Start of TEXT EXTRACT

MySQL Compatibility

• Objective: Learn compatibility differences between TiDB and MySQL
• Prerequisites:
  • Background knowledge of TiDB components and architecture
  • Background knowledge of MySQL
• Optionality: Optional
• Estimated time: 15 mins

TiDB aims for compatibility with MySQL 5.7, in terms of wire/client protocol, SQL syntax, and many behaviors. There are, however, many exceptions to this that are important to understand.

You should carefully review the MySQL Compatibility page in the documentation to see whether there are some clear issues that might affect your application.

This document aims to help you understand a few common issues that users encounter when assessing and executing a migration from MySQL to TiDB.

TiDB is cluster-native

TiDB is a clustered database platform, which means that transactions can be executing independently on many different front-end TiDB Server instances, against many different back-end TiKV Server instances. Hence, commands and behaviors that you might expect on a standalone MySQL instance will be different when using TiDB. Here are some examples:

• SHOW PROCESSLIST works only on a single TiDB server

  • Use information_schema.cluster_processlist to see all transactions across the whole cluster.

    MySQL [(none)]> select * from information_schema.cluster_processlist\G
    *************************** 1. row ***************************
    INSTANCE: poc-cluster-tidb-1.poc-cluster-tidb-peer.tidb-cluster.svc:10080
    ID: 1249
    USER: root
    HOST: 10.0.68.251
    DB: NULL
    COMMAND: Query
    TIME: 0
    STATE: autocommit
    INFO: select * from information_schema.cluster_processlist
    MEM: 0
    TxnStart: 04-29 23:56:57.365(416338311214530561)

End of TEXT EXTRACT
Start of DATASET CONTENT

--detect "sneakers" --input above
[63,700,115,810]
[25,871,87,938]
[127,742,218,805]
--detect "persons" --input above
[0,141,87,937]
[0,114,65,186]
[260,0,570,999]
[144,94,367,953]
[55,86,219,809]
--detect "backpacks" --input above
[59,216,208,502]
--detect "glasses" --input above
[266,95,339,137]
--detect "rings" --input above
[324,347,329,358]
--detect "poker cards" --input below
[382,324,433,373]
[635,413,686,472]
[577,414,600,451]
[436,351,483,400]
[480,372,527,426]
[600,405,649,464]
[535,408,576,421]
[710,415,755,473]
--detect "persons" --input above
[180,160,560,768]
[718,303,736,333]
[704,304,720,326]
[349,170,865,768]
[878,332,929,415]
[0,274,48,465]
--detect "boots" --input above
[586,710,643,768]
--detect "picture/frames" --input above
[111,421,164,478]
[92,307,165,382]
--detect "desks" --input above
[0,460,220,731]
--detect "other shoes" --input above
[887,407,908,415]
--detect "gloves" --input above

End of DATASET CONTENT

### [TASK INSTRUCTIONS]
**a)** Extract the passage of the MySQL Compatibility text between "TiDB is cluster-native" and "the whole cluster.", inclusive.
**b)** According to the MySQL Compatibility text, why do commands and behaviors expected on a standalone MySQL instance work differently in TiDB?
The records are separate material and have no connection to the MySQL Compatibility text.

### [SOLUTIONS TO THE EXERCISE]
**a)**
TiDB is cluster-native

TiDB is a clustered database platform, which means that transactions can be executing independently on many different front-end TiDB Server instances, against many different back-end TiKV Server instances. Hence, commands and behaviors that you might expect on a standalone MySQL instance will be different when using TiDB. Here are some examples:

• SHOW PROCESSLIST works only on a single TiDB server

  • Use information_schema.cluster_processlist to see all transactions across the whole cluster.

**b)** TiDB is a clustered database platform. Transactions can execute independently on many different front-end TiDB Server instances, against many different back-end TiKV Server instances. So commands such as SHOW PROCESSLIST cover only a single TiDB server, not the whole cluster.